I used to be your best friend. Keyword: USED TO

I dont blame you though. Everyone tends to leave me.

But you know what I find funny? For a moment, I thought someone in my life would actually stay. Silly me. We were so close that it makes me sad. 

"Didnt you guys used to be the best of friend?" breaks my heart every ing time. 

You know I dont play cheesy, I dont acknowledge anyone as my 'bestfriend' to others, bcs no one need to know that.

I thought after 3 years, I could actually believe that we would stay forever. Hahaha funny thing  

Funny how suddenly you just woke, decided not to talk me, left me without a word. We met every single day, but why wont you even look into my eyes? 

And then one day. You wrote me a letter. 

"Im sorry but you must have been bored of me. Maybe its better this way."

im sorry but you. i thought you would understand me but no. 

Sometimes I wish i didnt get invloved with people. I should've just left the at hello and keep moving.

We havent spoke in so long when its just 4 months but i feels like a year to me. Do you even miss me? I see you every single day, trying to just get a single eyecontact, but you wont.

Fine by me i guess hahah when was i ever not okay right? 

I hate how we ended, how bad it gotten. The pain we've caused each other. 

I knew I was at fault. I was too boring. I cant express myself well. I've a poker face 24/7. Im sorry. 

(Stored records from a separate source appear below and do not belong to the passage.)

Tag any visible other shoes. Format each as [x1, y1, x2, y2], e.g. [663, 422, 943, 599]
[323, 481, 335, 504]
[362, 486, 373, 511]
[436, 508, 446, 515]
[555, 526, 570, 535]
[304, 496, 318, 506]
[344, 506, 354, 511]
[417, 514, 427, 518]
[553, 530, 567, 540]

We used to be full of hope. Its been really hard to let you go. Irony isnt it? When you've let me go ages ago. 

But just because we dont talk anymore, doesnt mean I dont care about you. Truth is, I still do. I do my best to check on you, see how you're doing. To see if you're okay and everytime i have the urge to talk to you, it hits me that we're now just strangers.

You dont want me in your life. 

But I just want you to know that, I'll always be here for you. To lend you my shoulders to lean on, and ears to listen to. 

You know, 

I still love the people I've loved even if I cross the streets just to avoid you.

Because it hurts. To see you hanging out with others. Caring about her way more than you used to.

But its okay.

The feeling is numb. 

Because you do know I've been left several times. You know it.

I miss you. Not in some cheesy way. 

I just miss your presence by my side and vice versa. 

But I know you're doing good. And Im happy for you.

The words I've never said directly to you, 

thank you. 

 

 

p.s im sorry but i just feel like letting it go. i should not be this hurt, i know. i went through this. not once. but sometimes, we need to let things out.